* Required task
Write out every one of the following records verbatim, preserving each line as it appears.

* Data supplied
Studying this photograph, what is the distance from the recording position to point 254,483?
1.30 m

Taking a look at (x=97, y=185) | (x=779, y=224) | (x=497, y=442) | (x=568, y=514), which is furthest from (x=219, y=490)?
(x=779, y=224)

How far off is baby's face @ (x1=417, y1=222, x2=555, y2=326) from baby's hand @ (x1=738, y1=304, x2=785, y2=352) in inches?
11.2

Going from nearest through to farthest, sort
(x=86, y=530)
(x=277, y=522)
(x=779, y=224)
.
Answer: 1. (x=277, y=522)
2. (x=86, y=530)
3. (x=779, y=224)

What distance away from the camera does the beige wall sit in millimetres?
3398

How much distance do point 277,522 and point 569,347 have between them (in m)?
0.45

* Answer to this task
Studying this photograph, what is the distance from the recording position to point 254,483?
1.30 m

Taking a look at (x=97, y=185) | (x=779, y=224) | (x=497, y=442) | (x=568, y=514), which is furthest from (x=219, y=490)?
(x=779, y=224)

How far off is baby's face @ (x1=417, y1=222, x2=555, y2=326) from baby's hand @ (x1=738, y1=304, x2=785, y2=352) in inches?
11.2

Going from nearest through to farthest, sort
(x=86, y=530)
(x=277, y=522)
(x=779, y=224)
.
Answer: 1. (x=277, y=522)
2. (x=86, y=530)
3. (x=779, y=224)

What distance away from the camera does the beige wall sit in millimetres?
3398

How much distance do point 277,522 and point 569,347 have between them (in m)?
0.45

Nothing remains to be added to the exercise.